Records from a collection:
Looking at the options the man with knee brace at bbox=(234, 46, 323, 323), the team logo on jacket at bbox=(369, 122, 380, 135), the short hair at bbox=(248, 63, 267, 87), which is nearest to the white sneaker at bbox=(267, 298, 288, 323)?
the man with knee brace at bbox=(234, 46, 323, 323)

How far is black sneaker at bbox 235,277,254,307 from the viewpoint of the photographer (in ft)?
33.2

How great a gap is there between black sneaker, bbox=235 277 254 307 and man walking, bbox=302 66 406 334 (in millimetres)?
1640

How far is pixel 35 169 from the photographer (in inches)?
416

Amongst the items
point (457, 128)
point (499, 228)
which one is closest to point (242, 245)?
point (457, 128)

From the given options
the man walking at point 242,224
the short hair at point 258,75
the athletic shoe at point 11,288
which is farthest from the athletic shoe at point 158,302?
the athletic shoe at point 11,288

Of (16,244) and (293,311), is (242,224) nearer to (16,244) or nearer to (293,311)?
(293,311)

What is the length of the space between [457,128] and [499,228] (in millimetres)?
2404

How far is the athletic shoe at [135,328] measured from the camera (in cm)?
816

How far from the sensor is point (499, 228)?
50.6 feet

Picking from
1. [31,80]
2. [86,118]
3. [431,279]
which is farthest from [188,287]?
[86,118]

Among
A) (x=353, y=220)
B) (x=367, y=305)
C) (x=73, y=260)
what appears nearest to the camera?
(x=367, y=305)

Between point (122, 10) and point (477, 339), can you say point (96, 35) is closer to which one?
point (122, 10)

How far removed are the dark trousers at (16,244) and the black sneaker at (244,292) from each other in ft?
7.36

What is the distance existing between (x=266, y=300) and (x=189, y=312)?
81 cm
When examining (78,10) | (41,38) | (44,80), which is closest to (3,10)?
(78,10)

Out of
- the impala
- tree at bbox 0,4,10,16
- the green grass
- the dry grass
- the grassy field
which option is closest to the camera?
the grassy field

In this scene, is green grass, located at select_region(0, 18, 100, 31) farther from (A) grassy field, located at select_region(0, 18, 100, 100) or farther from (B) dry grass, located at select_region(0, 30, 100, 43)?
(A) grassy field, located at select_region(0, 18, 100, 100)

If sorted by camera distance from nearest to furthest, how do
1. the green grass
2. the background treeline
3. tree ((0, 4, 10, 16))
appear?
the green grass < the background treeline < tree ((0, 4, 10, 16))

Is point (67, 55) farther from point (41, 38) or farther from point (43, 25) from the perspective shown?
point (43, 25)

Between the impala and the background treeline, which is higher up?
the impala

# Short task
Turn the part of the material that starts with the line containing "In this scene, is" and runs through the end into a Markdown table, leaving out blank lines. Use the columns "Row" for the row number and "Line" for the line itself.

# Solution to the problem
| Row | Line |
|---|---|
| 1 | In this scene, is green grass, located at select_region(0, 18, 100, 31) farther from (A) grassy field, located at select_region(0, 18, 100, 100) or farther from (B) dry grass, located at select_region(0, 30, 100, 43)? |
| 2 | (A) grassy field, located at select_region(0, 18, 100, 100) |
| 3 | If sorted by camera distance from nearest to furthest, how do |
| 4 | 1. the green grass |
| 5 | 2. the background treeline |
| 6 | 3. tree ((0, 4, 10, 16)) |
| 7 | appear? |
| 8 | the green grass < the background treeline < tree ((0, 4, 10, 16)) |
| 9 | Is point (67, 55) farther from point (41, 38) or farther from point (43, 25) from the perspective shown? |
| 10 | point (43, 25) |
| 11 | Between the impala and the background treeline, which is higher up? |
| 12 | the impala |